Beaver Works Synethic Aperture Radar
Over the summer of 2024 I coded a radar and detected landmines at MIT
Range-Time Intensity Plots
Over the summer of 2024, I had the opportunity to learn about and work with radars at MIT. The radar was a small ultra-wideband radar called the PulsON P440, and we communicated with it via Python scripts from a Raspberry Pi.
Figure 1-1. PulsON P440 with two log-periodic antennae
The project consisted of a few phases, the first of which was writing the python program to interact with the PulsON 440. The data gained from the radar was then plotted on a range-time intensity plot, with range on the x-axis and time on the y-axis.
Figure 1-2. Range-time intensity plot dipicting an an object that starts 60m away and moves to 50m over 3 seconds
Figure 1-3. Range-time intensity plot showing an object oscillating between 10m and 4m with a period of 3.5 seconds
We noticed it could be difficult to make out small objects or objects at far distances due to the radar's limited power, so we also created delta range-time intensity plots, which subtract two adjacent pulses to find the differences between them. Along with making motion easier to see, these plots had the added benefit of reducing the large initial pulse detected by the receiving antenna as the radar is transmitting.
Figure 1-4. Range-time intensity delta plot of Figure 1-2
Figure 1-5. Range-time intensity delta plot of Figure 1-3
Time Domain Backprojection
Once we had developed a method for plotting our radar returns, we focused on creating synthetic aperture radar maps.
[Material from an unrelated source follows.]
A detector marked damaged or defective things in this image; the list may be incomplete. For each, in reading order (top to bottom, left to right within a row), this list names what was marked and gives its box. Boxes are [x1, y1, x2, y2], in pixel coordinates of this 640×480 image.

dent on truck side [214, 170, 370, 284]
Synthetic aperture radar (SAR) is a technique used to increase resolution by overlaying multiple scans of the same target area. The same effect can be achieved by making your radar aperture far larger, so in some sense you're creating a synthetic aperture by moving the radar. To create our images, we flew the radar on drones in MIT's high bay. We then used a system of infrared tracking cameras to get position data on the drone, and lined it up with our scan. We then combined the motion capture and radar data to form our own maps, generally of aluminum soda cans placed on the floor.
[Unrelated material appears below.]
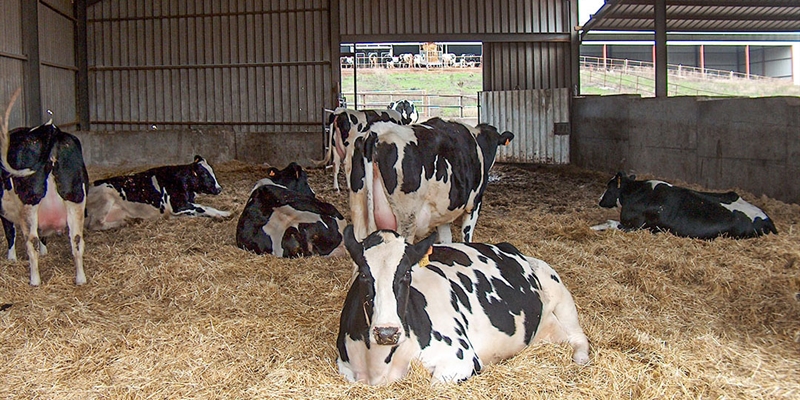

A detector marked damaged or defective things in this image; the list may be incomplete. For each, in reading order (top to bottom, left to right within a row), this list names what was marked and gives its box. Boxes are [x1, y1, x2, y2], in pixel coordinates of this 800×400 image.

rusty metal panel [88, 0, 334, 133]
rusty metal panel [484, 40, 572, 90]
rusty metal panel [482, 88, 568, 164]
Figure 2-1. PulsON 440 and Raspberry Pi assembly mounted below an F550 drone
Figure 2-2. Arrangement of soda cans in the high bay, with retroflectors as known reference points
The final challenge was to use this technique to discover the pattern of soda cans hidden beneath a tarp on the floor.
Figure 2-3. Initial image generated from the final challenge
Figure 2-4. Enhanced image, showing 24 cans arranged in a large "24"
Landmine Detection
In the last week of the program, we were introduced to one possible application of synthetic aperture radar: using it to detect buried landmines. Representatives from MIT's Lincoln Laboratory presented the topic and explained that they too had been assigned to a similar project.
To see if we could pick up the landmine, we went to one of the sand pits and set the radar up on a cart attached to a zipline. The cart would move across the wire at a constant speed, and had an encoder so we could know its position along the line. We then set up two refelectors, one in each corner of the sand pit, to act as references, and buried the landmine around one foot under the sand.
Figure 3-1. Sand pit and zipline setup
We did end up detecting the landmine. Figure 3-2 is a horizontal cross section of the sand pit, with the surface of the sand at 0m on the y-axis. The two reference reflectors are at 2m and 11m on the x-axis, and the landmine is clearly visible at 7m on the x-axis and about 0.5m under the surface.
Figure 3-2. SAR image of the sand pit
Of the five teams in the program, we were one of two that discovered the soda can pattern, and the only one to successfully detect the landmine.